Toxicogenomics: Integrating Genomic Data into Preclinical Safety Assessment
Toxicogenomics combines toxicology with genomics to study how gene expression changes in response to chemical exposures. By profiling global transcriptional changes following treatment with investigational compounds, toxicogenomics offers insight into the molecular mechanisms underlying toxicity. This approach enhances early risk assessment by identifying biomarkers and adverse outcome pathways before overt toxic effects are observed.
In preclinical models, RNA is extracted from target tissues at various time points post-dosing and analyzed using platforms such as RNA sequencing or microarrays. Gene expression signatures can reveal pathways involved in oxidative stress, mitochondrial dysfunction, DNA damage, apoptosis, or inflammation. These data are valuable in distinguishing between adaptive and adverse responses and provide mechanistic context for histopathology findings or clinical chemistry changes.
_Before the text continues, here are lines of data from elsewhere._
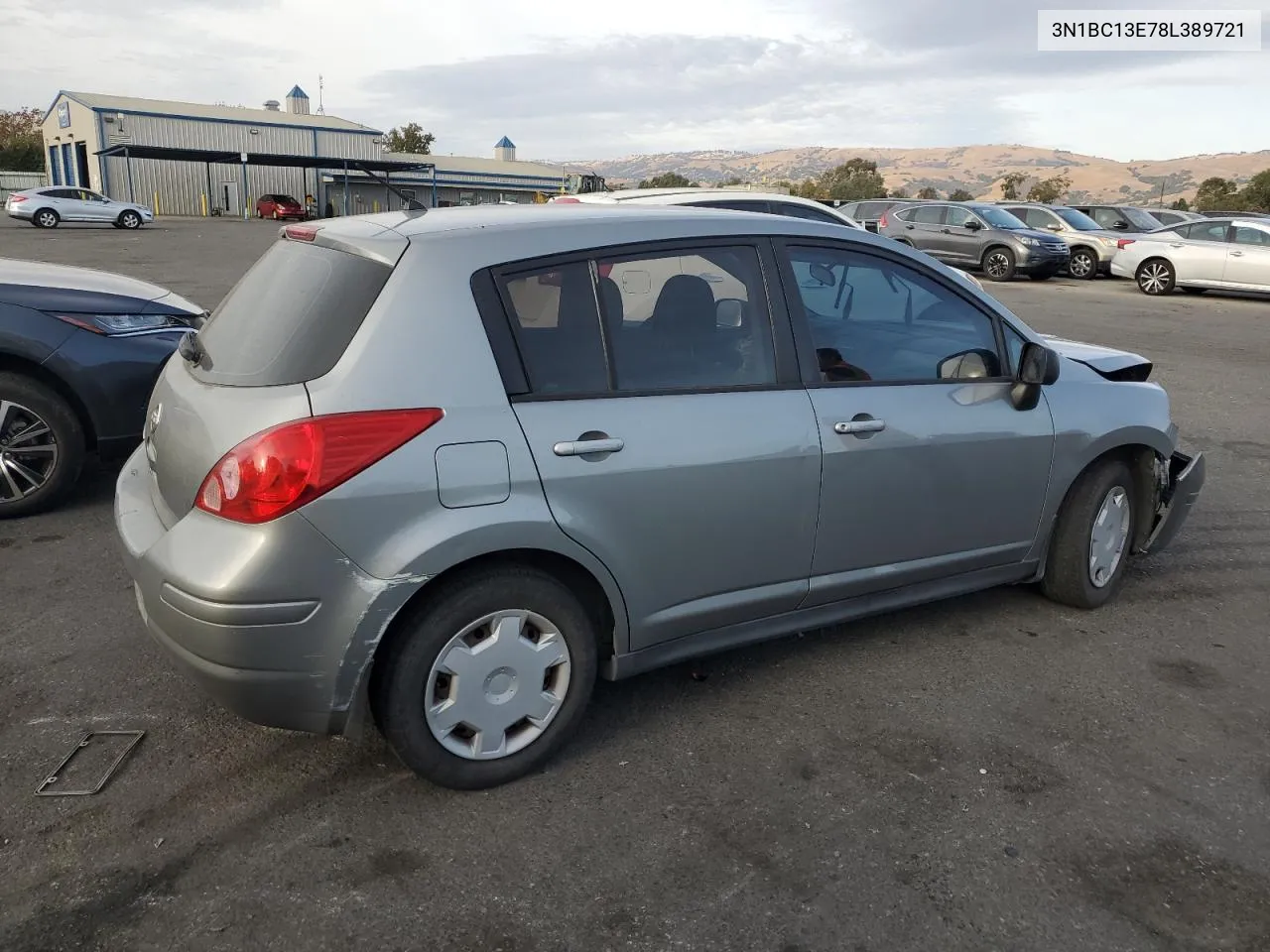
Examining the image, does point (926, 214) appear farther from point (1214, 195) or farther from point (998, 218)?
point (1214, 195)

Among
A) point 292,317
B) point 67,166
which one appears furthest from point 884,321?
point 67,166

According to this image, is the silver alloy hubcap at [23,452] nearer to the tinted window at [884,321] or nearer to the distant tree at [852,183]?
the tinted window at [884,321]

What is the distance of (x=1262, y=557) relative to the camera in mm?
5051

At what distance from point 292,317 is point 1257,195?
182 feet

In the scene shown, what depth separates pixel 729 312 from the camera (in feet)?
10.8

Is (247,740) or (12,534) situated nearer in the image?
(247,740)

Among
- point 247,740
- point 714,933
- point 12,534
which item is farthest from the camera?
point 12,534

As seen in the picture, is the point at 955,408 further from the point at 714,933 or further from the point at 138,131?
the point at 138,131

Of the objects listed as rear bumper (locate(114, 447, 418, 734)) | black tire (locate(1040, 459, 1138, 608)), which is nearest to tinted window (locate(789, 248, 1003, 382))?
black tire (locate(1040, 459, 1138, 608))

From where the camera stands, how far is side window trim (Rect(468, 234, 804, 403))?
9.22 ft

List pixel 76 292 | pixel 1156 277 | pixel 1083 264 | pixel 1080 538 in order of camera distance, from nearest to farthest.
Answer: pixel 1080 538
pixel 76 292
pixel 1156 277
pixel 1083 264

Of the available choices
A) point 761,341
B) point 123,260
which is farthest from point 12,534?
point 123,260

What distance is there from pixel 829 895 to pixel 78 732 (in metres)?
2.37

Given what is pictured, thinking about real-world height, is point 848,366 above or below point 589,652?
above
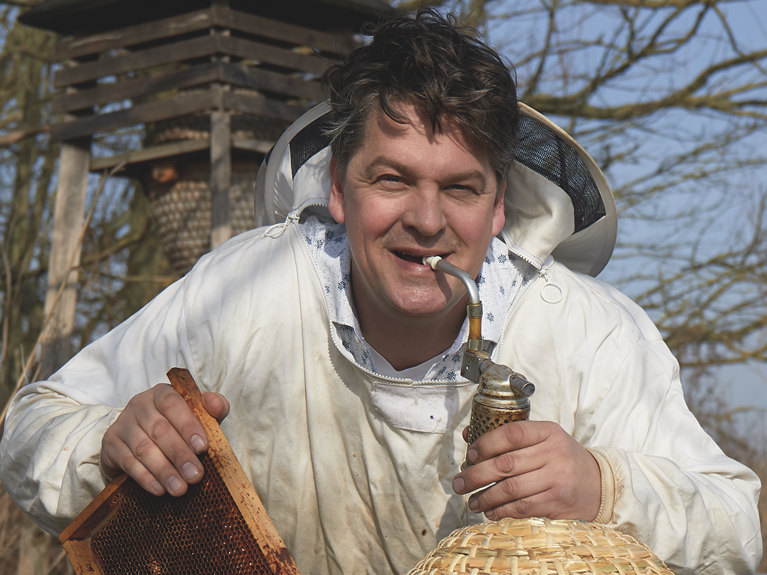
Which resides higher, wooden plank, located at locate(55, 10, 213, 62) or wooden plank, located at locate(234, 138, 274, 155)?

Toxicogenomic profiling is particularly useful when assessing compounds with novel mechanisms of action or limited historical toxicology data. It enables identification of off-target effects and supports the refinement of dosing regimens to mitigate toxic responses. Additionally, the approach aids in species comparison, helping determine whether observed transcriptomic responses are likely to translate to humans.
Regulatory interest in toxicogenomics continues to grow, with agencies recognizing its potential in predictive toxicology, classification of compounds, and biomarker qualification. Initiatives such as the FDA’s Predictive Toxicology Roadmap and the use of the TG-GATES database exemplify this trend.
By incorporating toxicogenomic data into standard preclinical workflows, researchers can improve mechanistic understanding of toxic effects, prioritize candidate compounds for further development, and support regulatory submissions with evidence-based safety evaluations.